▶ _TRY IT_
Every record is to be printed exactly as written, and any picture in it is skipped.

▶ _ENTRIES SUPPLIED_

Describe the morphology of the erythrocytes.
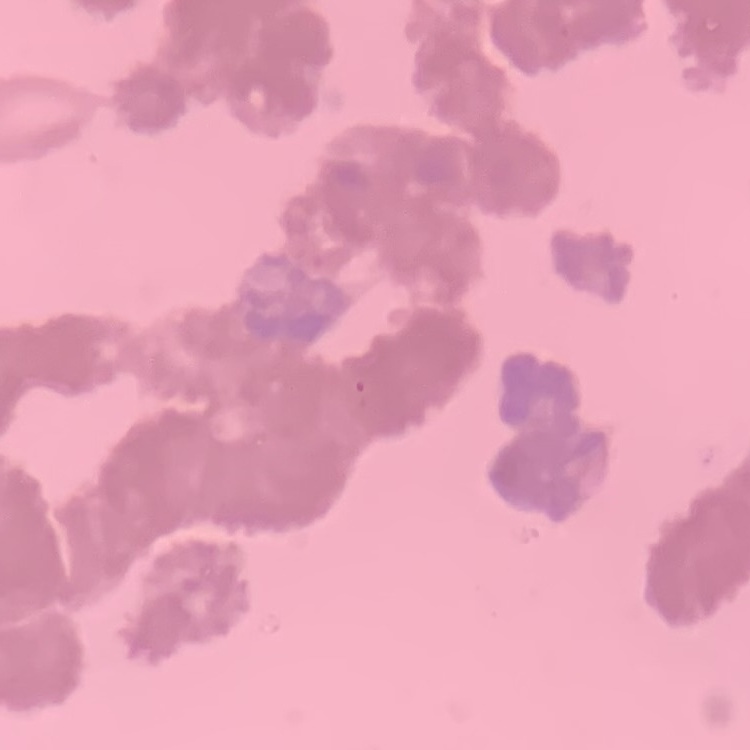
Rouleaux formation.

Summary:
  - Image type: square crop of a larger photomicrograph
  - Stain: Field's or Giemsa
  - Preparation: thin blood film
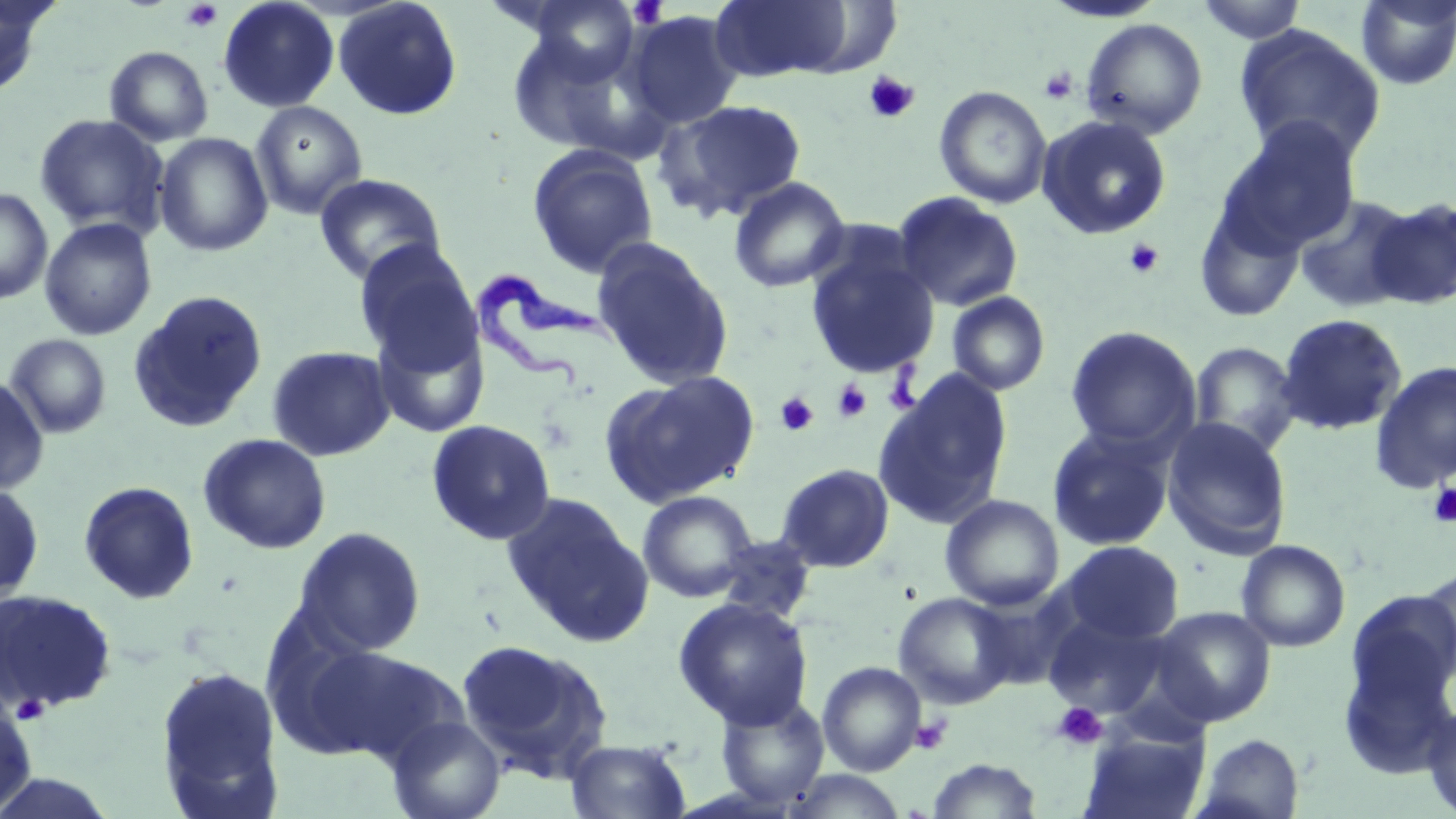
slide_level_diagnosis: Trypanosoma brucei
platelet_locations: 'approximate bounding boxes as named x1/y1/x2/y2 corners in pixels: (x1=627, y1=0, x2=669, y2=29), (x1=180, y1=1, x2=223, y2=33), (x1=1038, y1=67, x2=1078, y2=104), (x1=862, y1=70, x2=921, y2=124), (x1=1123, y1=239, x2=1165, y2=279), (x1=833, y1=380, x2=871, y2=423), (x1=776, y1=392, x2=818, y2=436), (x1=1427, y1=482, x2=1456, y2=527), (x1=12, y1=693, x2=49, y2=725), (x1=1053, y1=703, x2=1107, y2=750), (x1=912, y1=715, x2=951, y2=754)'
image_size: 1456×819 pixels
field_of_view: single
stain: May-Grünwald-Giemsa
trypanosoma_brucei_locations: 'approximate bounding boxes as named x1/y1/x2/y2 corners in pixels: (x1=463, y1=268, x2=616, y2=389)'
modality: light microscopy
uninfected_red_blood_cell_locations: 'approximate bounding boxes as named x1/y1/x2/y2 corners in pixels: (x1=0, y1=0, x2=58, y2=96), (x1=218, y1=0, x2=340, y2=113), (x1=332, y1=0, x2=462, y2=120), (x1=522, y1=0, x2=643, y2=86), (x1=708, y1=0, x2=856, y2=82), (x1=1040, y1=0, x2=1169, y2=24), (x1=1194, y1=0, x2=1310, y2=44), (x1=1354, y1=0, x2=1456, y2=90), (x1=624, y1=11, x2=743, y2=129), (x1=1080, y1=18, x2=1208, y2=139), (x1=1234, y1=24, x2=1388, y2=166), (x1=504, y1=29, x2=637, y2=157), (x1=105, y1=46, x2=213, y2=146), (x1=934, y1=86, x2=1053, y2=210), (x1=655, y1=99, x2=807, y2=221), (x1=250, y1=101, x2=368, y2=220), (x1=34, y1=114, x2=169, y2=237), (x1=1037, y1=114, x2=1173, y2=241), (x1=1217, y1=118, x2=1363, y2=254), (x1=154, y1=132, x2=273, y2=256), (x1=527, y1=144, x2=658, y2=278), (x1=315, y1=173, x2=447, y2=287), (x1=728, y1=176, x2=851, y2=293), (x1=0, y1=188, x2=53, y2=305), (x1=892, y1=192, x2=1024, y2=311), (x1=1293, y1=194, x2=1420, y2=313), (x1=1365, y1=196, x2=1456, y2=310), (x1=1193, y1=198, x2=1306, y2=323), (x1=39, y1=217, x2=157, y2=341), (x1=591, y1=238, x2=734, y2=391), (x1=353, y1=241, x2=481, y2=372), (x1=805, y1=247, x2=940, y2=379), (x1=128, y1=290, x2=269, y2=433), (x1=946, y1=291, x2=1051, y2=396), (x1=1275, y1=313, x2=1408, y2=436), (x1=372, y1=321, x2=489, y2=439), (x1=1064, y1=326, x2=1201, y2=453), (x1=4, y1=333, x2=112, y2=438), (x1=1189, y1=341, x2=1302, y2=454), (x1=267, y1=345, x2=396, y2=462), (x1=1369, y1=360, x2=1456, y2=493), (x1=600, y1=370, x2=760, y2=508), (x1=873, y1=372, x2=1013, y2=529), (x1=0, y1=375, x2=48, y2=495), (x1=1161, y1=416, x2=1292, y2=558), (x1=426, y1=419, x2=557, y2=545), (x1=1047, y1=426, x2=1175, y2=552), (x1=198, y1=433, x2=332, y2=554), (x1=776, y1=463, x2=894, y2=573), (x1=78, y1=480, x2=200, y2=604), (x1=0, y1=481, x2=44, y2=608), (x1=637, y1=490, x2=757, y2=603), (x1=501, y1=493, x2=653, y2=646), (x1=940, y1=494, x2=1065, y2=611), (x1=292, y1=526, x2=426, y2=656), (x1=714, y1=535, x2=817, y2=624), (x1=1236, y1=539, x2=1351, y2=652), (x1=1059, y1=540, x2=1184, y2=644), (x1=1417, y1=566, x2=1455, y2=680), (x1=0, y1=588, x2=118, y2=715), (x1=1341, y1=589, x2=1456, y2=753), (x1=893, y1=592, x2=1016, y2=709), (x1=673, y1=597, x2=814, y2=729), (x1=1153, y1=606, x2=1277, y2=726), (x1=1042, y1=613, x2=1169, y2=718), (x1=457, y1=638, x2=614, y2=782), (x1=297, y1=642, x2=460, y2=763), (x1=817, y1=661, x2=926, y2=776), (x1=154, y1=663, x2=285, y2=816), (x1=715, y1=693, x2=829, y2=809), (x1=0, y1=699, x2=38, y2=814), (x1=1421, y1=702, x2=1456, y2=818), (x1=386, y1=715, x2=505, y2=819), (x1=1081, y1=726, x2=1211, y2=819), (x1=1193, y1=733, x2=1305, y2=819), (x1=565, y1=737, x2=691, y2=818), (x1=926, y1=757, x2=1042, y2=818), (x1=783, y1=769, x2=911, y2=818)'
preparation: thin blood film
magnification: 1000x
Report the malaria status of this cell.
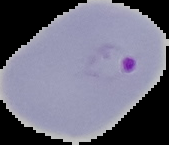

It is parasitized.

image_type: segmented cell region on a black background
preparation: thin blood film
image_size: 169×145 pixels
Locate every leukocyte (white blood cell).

▶ _PROBLEM SOLUTION_
Describe the morphology of the erythrocytes.
Rouleaux formation.

Summary:
  - Image type: square crop of a larger photomicrograph
  - Stain: Field's or Giemsa
  - Preparation: thin blood film
slide_level_diagnosis: Trypanosoma brucei
platelet_locations: 'approximate bounding boxes as named x1/y1/x2/y2 corners in pixels: (x1=627, y1=0, x2=669, y2=29), (x1=180, y1=1, x2=223, y2=33), (x1=1038, y1=67, x2=1078, y2=104), (x1=862, y1=70, x2=921, y2=124), (x1=1123, y1=239, x2=1165, y2=279), (x1=833, y1=380, x2=871, y2=423), (x1=776, y1=392, x2=818, y2=436), (x1=1427, y1=482, x2=1456, y2=527), (x1=12, y1=693, x2=49, y2=725), (x1=1053, y1=703, x2=1107, y2=750), (x1=912, y1=715, x2=951, y2=754)'
image_size: 1456×819 pixels
field_of_view: single
stain: May-Grünwald-Giemsa
trypanosoma_brucei_locations: 'approximate bounding boxes as named x1/y1/x2/y2 corners in pixels: (x1=463, y1=268, x2=616, y2=389)'
modality: light microscopy
uninfected_red_blood_cell_locations: 'approximate bounding boxes as named x1/y1/x2/y2 corners in pixels: (x1=0, y1=0, x2=58, y2=96), (x1=218, y1=0, x2=340, y2=113), (x1=332, y1=0, x2=462, y2=120), (x1=522, y1=0, x2=643, y2=86), (x1=708, y1=0, x2=856, y2=82), (x1=1040, y1=0, x2=1169, y2=24), (x1=1194, y1=0, x2=1310, y2=44), (x1=1354, y1=0, x2=1456, y2=90), (x1=624, y1=11, x2=743, y2=129), (x1=1080, y1=18, x2=1208, y2=139), (x1=1234, y1=24, x2=1388, y2=166), (x1=504, y1=29, x2=637, y2=157), (x1=105, y1=46, x2=213, y2=146), (x1=934, y1=86, x2=1053, y2=210), (x1=655, y1=99, x2=807, y2=221), (x1=250, y1=101, x2=368, y2=220), (x1=34, y1=114, x2=169, y2=237), (x1=1037, y1=114, x2=1173, y2=241), (x1=1217, y1=118, x2=1363, y2=254), (x1=154, y1=132, x2=273, y2=256), (x1=527, y1=144, x2=658, y2=278), (x1=315, y1=173, x2=447, y2=287), (x1=728, y1=176, x2=851, y2=293), (x1=0, y1=188, x2=53, y2=305), (x1=892, y1=192, x2=1024, y2=311), (x1=1293, y1=194, x2=1420, y2=313), (x1=1365, y1=196, x2=1456, y2=310), (x1=1193, y1=198, x2=1306, y2=323), (x1=39, y1=217, x2=157, y2=341), (x1=591, y1=238, x2=734, y2=391), (x1=353, y1=241, x2=481, y2=372), (x1=805, y1=247, x2=940, y2=379), (x1=128, y1=290, x2=269, y2=433), (x1=946, y1=291, x2=1051, y2=396), (x1=1275, y1=313, x2=1408, y2=436), (x1=372, y1=321, x2=489, y2=439), (x1=1064, y1=326, x2=1201, y2=453), (x1=4, y1=333, x2=112, y2=438), (x1=1189, y1=341, x2=1302, y2=454), (x1=267, y1=345, x2=396, y2=462), (x1=1369, y1=360, x2=1456, y2=493), (x1=600, y1=370, x2=760, y2=508), (x1=873, y1=372, x2=1013, y2=529), (x1=0, y1=375, x2=48, y2=495), (x1=1161, y1=416, x2=1292, y2=558), (x1=426, y1=419, x2=557, y2=545), (x1=1047, y1=426, x2=1175, y2=552), (x1=198, y1=433, x2=332, y2=554), (x1=776, y1=463, x2=894, y2=573), (x1=78, y1=480, x2=200, y2=604), (x1=0, y1=481, x2=44, y2=608), (x1=637, y1=490, x2=757, y2=603), (x1=501, y1=493, x2=653, y2=646), (x1=940, y1=494, x2=1065, y2=611), (x1=292, y1=526, x2=426, y2=656), (x1=714, y1=535, x2=817, y2=624), (x1=1236, y1=539, x2=1351, y2=652), (x1=1059, y1=540, x2=1184, y2=644), (x1=1417, y1=566, x2=1455, y2=680), (x1=0, y1=588, x2=118, y2=715), (x1=1341, y1=589, x2=1456, y2=753), (x1=893, y1=592, x2=1016, y2=709), (x1=673, y1=597, x2=814, y2=729), (x1=1153, y1=606, x2=1277, y2=726), (x1=1042, y1=613, x2=1169, y2=718), (x1=457, y1=638, x2=614, y2=782), (x1=297, y1=642, x2=460, y2=763), (x1=817, y1=661, x2=926, y2=776), (x1=154, y1=663, x2=285, y2=816), (x1=715, y1=693, x2=829, y2=809), (x1=0, y1=699, x2=38, y2=814), (x1=1421, y1=702, x2=1456, y2=818), (x1=386, y1=715, x2=505, y2=819), (x1=1081, y1=726, x2=1211, y2=819), (x1=1193, y1=733, x2=1305, y2=819), (x1=565, y1=737, x2=691, y2=818), (x1=926, y1=757, x2=1042, y2=818), (x1=783, y1=769, x2=911, y2=818)'
preparation: thin blood film
magnification: 1000x
Report the malaria status of this cell.

It is parasitized.

image_type: segmented cell region on a black background
preparation: thin blood film
image_size: 169×145 pixels
Locate every leukocyte (white blood cell).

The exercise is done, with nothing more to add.